While I say that these are both projections, and one superimposed upon the other, I must say that they often have a different enough quality that I can still function and compartmentalize how I deal with the real…and how I deal with this interference, which I call the otherreal.

It’s like the cresting and breaking of a wave, whereby the waters are the notions of my psyche. That’s the reasoning that I’ve accepted, of how this happens to me. It might sound more authentic to sustain passivity, but once these otherreal experiences had become familiar enough, I intuited a turnkey where I can deliberately, consciously, manipulate this experience. The effect is negotiable.

Sometimes, I use only this intuitive turnkey, and I call it magix. Other times, I use material items from reality to stir up particular notions in my psyche, which also turns this key to affect the otherreal, and I call it wishcraft (or consider it a part of wishcraft.)


Other times, these projections are not superimposed on reality but are a complete experience themselves. I remember my dreams, grant them enough significance to write them down. I can even manage a lucid dream on occasion, which is a usually harmless sleep disorder characterized by memory and reasoning retention in a dream. I have cultivated my imagination for daydreams, or what I call quests.

Imagination can be a very mundane skill. I don’t know about the neuroscience of this yet, but imagination and memory can feel very distinct from one another even if latter is misremembered. By similar degree would I make the distinction between daydreaming of my own contrivance that panders to my own conceitedness and the daydreaming that results from the swelling again of the tides of my psyche, washing ashore treasures of deep significance.

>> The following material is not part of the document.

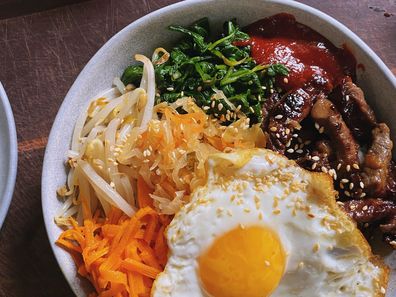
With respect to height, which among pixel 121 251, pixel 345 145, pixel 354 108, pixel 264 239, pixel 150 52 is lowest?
pixel 121 251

This otherworld, I call the surreal.


At some point, the labels didn’t matter. In order to function properly in the material and social reality to which I most often and most sustainably default, I take on this worldview of “reality and everything else”. Sometimes the surreal and the otherreal bleed into each other. Dreams become otherreality, via memory, working magix as if it were wishcraft.

I used to suffer from sleep paralysis, also known as Rapid Eye Movement atonia, which is a sleep disorder opposite to sleepwalking: the body is paralyzed, as is natural for a sleep phase, but the mind is awake (the experience is similar to waking interference by the otherreal.) I also used to be able to initiate experiences where I move through what appears to be reality only I have no experience of my physical body that is usually the requirement.

I know not whether to name that world otherreal or surreal. This could demonstrate how much easier it is to do than to explain. Explanations must make sense, but truth (as it imposes itself upon experience) isn’t obliged to follow any such structure.

Otherworlds aren’t a fact, they are placeholders to help make sense of an experience. Aspects of these experience, such as the concepts of space, time, events, items, and other characters…these are notions associated, or as I like to say “constellated” into the interpretation of an otherworld.

I never get anywhere when I try to stay below the basics like that, though, so I just take the otherworld as a given.